Selon l'avocat, le propriétaire des lieux est manifestement coupable. Mais pas seulement: "C'est un marchand, non pas de sommeil, mais un marchand de mort. Quand on voit comment il entretenait son immeuble, ce qu'il en faisait, ça, c'est manifeste. Et alors le doigt est mis aussi sur la responsabilité des services de sécurité qui étaient au courant de la situation, et il nous apparait que s'ils avaient pris les mesures voulues en temps utiles, on aurait pu éviter ce drame".

Il faut trouver le ou les coupables, ça a assez duré

Benoît Robert est, lui, le père d'une des victimes décédées. Lui aussi attend de ce procès que la vérité soit faite: "Ce que j'attends, c'est que la justice soit impartiale et que, au moins, on trouve un ou des coupables parce que ça a duré assez longtemps. Je pense que là, c'est le moment de dire la vérité, qui est coupable, parce que si on ne trouve pas quelqu'un, une explosion de gaz, ça arrivera encore".

Et pour Benoît Robert, d'autres personnes auraient dû être prévenues à ce procès: "J'aurais bien voulu que d'autres personnes aussi soient prévenues, en tout cas l'ALG, parce qu'il y a un faux, ça a été constaté, et les responsables de l'ALG ne sont pas prévenus. Il y a aussi évidemment la Ville de Liège en la personne de Monsieur le bourgmestre puisque c'est lui le patron de la ville et qu'il a reçu à son bureau, en 2008, deux courriers des assurances qui disaient que la maison était insalubre. Dans une ville, qui prend les décisions pour classer une maison insalubre?, c'est le bourgmestre".

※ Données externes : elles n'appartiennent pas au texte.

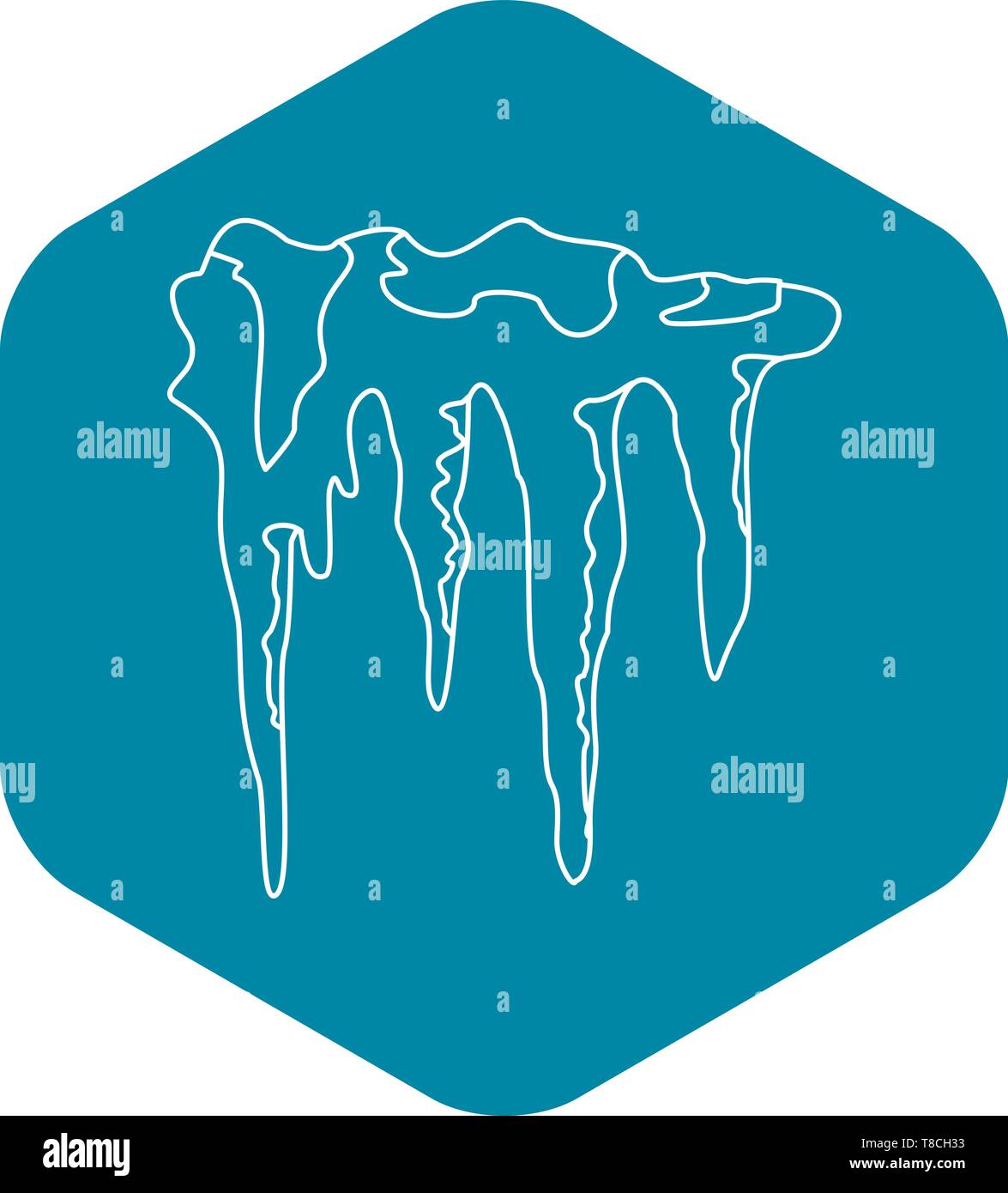 Icicles icon, outline style Stock Vector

On aurait pu éviter ce massacre procédural

Si la ville n'est pas prévenue dans cette affaire, elle est toutefois civilement responsable. Elle pourrait donc être appelée à indemniser les victimes. Maître Jean-Dominique Franchimont, l'avocat de la Ville de Liège: "Évidemment, pour les parties civiles, dix ans d'attente, c'est intolérable aussi. On aurait pu éviter ce massacre procédural, me semble-t-il, mais malheureusement, le droit, c'est le droit, la procédure, c'est la procédure, et elle doit être respectée, à quelque niveau que ce soit, même quand il y a des malheureuses victimes. Actuellement, la Ville de Liège n'est pas prévenue, elle est civilement responsable". Et s'il y avait des indemnités à verser aux victimes, ce serait plutôt la compagnie d'assurances qui interviendrait puisqu'elle couvre les frais de l'entité Ville de Liège, explique l'avocat.

Mais est-ce que la Ville de Liège se sent responsable de ce qui s'est passé? Me Franchimont répond: "Je pense que la Ville de Liège a toujours eu beaucoup d'empathie pour les victimes. En ce qui concerne le sentiment de tristesse, bien sûr elle l'a. En ce qui concerne l'autre sentiment de culpabilité, ça je ne peux évidemment pas y répondre parce que, à mon avis, ça échappe à toute notion actuellement de l'instruction d'audience".